Can Cloudflare Flexible SSL cause too many redirects?
Yes. Cloudflare explains that Flexible SSL can create a loop when Cloudflare connects to the origin through HTTP, while the origin redirects HTTP to HTTPS. Switching SSL mode or adjusting origin behavior can resolve the conflict.
How do I check the redirect chain?
Use DevTools Network, a redirect checker, or curl -I to view each redirect hop. The repeated hop reveals the source of the loop. After that, check the layer responsible for that hop, such as CDN, CMS, DNS, or server rules.
Why does my WordPress site keep redirecting after plugin changes?

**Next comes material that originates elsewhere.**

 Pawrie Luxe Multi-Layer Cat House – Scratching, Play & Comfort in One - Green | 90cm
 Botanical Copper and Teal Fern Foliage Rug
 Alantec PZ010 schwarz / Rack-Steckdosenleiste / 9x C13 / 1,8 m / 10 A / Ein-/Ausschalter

WordPress redirect loops often happen when plugins change HTTPS, login, cache, or redirect behavior. Check recently updated plugins first. Also review WordPress Address, Site Address, .htaccess, server cache etc. before changing unrelated settings.

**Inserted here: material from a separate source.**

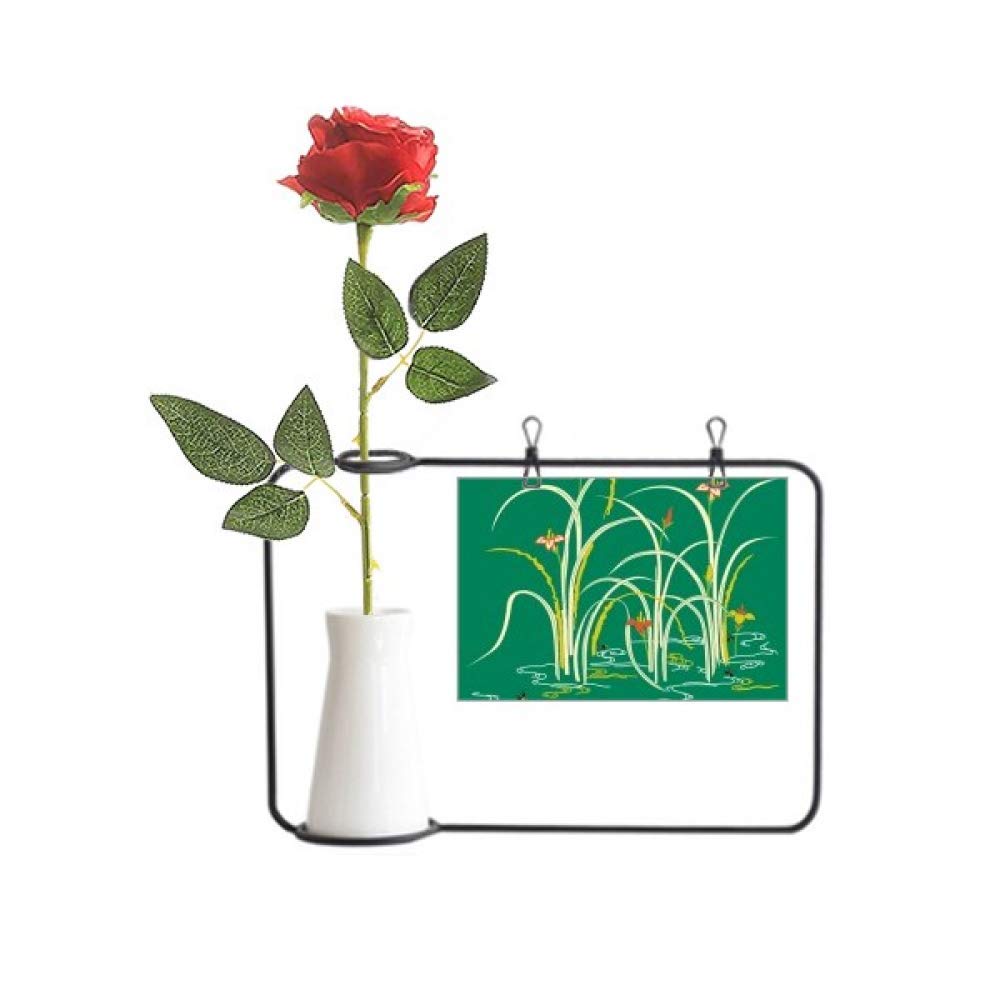 Fleur artificielle suspendue décor de bouteille culture verte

How long should I wait after changing DNS?
DNS propagation can take time depending on the domain provider, TTL, and hosting setup. During that window, avoid repeatedly changing records because each update can make the redirect path harder to diagnose.
Final thoughts
The redirected too many times error should be handled as a redirect-chain problem, not just a browser warning. Start by checking whether the issue affects one user or the whole site, then trace where the URL repeats.
For business-critical pages, assign the right owner quickly. The marketer can identify affected templates and traffic impact. The developer can inspect server rules. The CDN or hosting owner can verify SSL and proxy behavior. When those checks are connected, the fix becomes faster and safer for users.